* Task goal *
Quote the lines below from the one containing "What separating distance" to the final line, both ends included; exclude the pictures.

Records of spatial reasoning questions
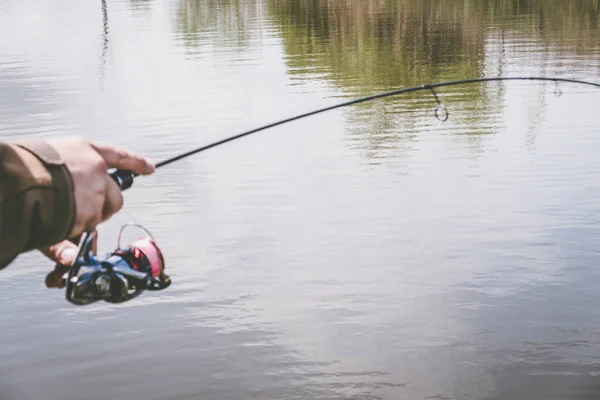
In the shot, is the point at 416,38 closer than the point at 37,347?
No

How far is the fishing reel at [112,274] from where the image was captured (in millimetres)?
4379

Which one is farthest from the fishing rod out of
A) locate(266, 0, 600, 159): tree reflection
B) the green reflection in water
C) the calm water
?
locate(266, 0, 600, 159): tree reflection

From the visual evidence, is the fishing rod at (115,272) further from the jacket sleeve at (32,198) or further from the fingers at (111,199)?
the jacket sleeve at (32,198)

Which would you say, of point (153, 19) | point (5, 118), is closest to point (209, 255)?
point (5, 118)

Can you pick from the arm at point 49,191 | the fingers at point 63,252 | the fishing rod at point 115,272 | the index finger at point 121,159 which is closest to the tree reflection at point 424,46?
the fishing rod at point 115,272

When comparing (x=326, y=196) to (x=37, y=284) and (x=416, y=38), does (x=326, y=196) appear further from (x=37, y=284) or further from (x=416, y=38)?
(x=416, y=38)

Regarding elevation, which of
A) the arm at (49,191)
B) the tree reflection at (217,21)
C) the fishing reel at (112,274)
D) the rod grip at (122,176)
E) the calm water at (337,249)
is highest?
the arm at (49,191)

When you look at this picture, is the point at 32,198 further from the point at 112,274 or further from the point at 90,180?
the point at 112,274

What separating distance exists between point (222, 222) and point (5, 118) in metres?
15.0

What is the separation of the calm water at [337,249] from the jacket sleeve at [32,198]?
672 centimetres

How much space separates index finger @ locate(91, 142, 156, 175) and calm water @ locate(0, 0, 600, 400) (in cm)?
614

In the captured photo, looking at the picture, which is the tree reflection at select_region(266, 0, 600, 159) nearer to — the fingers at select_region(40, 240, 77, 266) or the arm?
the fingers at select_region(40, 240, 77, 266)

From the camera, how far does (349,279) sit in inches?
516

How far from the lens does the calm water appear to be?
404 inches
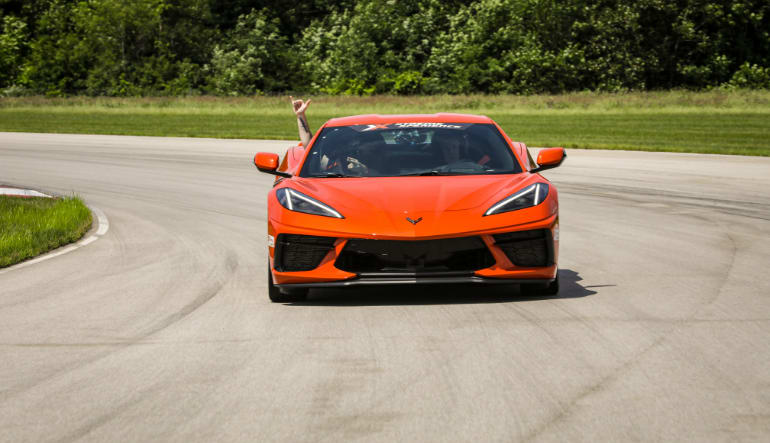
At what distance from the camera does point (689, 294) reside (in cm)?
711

* The solution *
What separating distance exists between point (222, 222) and point (5, 118) in metres?
15.0

What is the separation of the calm water at [337,249] from the jacket sleeve at [32,198]?
672 centimetres

How much space separates index finger @ locate(91, 142, 156, 175) and calm water @ locate(0, 0, 600, 400) (in cm)?
614

In the captured photo, looking at the picture, which is the tree reflection at select_region(266, 0, 600, 159) nearer to — the fingers at select_region(40, 240, 77, 266) or the arm?
the fingers at select_region(40, 240, 77, 266)

From the camera, how far does (349,279) sit in inches?
516

How far from the lens does the calm water appear to be?
404 inches
At what distance from the camera does point (689, 294) reside (in cm)?
711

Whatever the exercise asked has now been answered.